Another oil change and another blog post. Good thing there
isn’t always a relationship between those two things or my cars wouldn’t be
running. Figured I would spend a minute talking about one of my new favorite
Splunk tricks. I think I ran across this in the Implementing Splunk book but
then could never find again. Was pleased that it showed up in the Advanced
Searching and Reporting class I took at .conf2013 (great class BTW). The trick
relates to formatting data and covers a variety of use cases mostly related to
displaying a one to many relationship at various levels of granularity.
Let’s say you want to generate a list of the hosts in each
index and the number of events associated with each over some period of time.
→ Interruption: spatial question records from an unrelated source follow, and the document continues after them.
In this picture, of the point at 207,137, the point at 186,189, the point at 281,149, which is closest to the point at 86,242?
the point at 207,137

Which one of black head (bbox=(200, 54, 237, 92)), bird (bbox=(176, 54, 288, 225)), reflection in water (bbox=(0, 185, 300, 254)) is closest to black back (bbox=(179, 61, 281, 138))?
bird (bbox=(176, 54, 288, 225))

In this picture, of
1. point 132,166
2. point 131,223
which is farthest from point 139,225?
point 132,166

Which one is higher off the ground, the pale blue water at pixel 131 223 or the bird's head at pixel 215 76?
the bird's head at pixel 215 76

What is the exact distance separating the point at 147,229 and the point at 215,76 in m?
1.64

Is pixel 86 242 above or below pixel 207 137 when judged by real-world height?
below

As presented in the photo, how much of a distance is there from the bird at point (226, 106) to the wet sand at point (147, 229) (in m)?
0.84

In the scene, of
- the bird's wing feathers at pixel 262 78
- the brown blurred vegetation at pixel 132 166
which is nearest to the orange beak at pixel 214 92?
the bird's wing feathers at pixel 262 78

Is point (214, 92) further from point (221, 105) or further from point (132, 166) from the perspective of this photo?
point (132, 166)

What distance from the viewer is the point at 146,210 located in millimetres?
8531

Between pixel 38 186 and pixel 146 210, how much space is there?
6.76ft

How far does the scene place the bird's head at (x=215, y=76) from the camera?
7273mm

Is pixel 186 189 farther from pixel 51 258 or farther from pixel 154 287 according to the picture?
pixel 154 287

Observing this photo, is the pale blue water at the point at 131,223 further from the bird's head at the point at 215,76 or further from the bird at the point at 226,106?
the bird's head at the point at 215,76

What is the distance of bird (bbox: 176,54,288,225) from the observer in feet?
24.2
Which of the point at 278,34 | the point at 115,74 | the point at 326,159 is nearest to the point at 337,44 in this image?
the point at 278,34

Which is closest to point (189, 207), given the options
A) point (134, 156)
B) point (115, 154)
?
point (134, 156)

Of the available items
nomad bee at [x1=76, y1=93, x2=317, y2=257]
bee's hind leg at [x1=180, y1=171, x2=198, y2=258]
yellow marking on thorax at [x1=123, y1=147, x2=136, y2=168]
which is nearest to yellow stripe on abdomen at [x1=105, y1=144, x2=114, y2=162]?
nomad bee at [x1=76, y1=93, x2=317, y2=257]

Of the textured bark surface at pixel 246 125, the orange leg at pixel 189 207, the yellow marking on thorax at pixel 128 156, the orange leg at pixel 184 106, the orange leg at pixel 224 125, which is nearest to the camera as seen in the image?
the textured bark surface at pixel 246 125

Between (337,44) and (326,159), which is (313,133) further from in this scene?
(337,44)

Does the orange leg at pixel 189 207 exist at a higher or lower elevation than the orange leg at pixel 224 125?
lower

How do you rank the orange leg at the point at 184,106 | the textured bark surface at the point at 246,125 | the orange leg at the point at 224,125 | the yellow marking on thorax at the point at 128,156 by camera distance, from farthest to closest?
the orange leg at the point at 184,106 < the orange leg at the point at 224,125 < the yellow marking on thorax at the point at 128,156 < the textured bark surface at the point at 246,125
You could start with a search like the following:
index=* | stats count by index host
but the index field because visually redundant. My training
area only has one index and 2 hosts but for that search returns the following
index=* | stats count values(host) by index
The problem with this search though is it is showing the total events for both hosts but how many are associated with each? What I really want is the aggregate and eaches in the same view. The solution is a two step process where you first collect
the information by host and the second is using the stats list command. The search
is as follows
index=* | stats count by host index | stats dc(host) as
Unique_Hosts sum(count) as Total_Events list(host) as Hosts list(count) as
Events by index
There are a couple caveats to this. The first is if you want
to do some sorting based on data collected by the first stats command you need
to do that before the second stats command otherwise it will throw off results
from the count field (Events in the case above) if you throw a …. | sort –Hosts
at the end of the search. I’ve also seen a minor formatting issue when you
generate a PDF. The last issue is if you export the data to csv you end up with
a space delimited list of all the items in the cell (in this case the Hosts and
Events field).
Hope you find this helpful. I’ve used this in all kinds of
visualizations – especially since you can sort/filter on the aggregate values.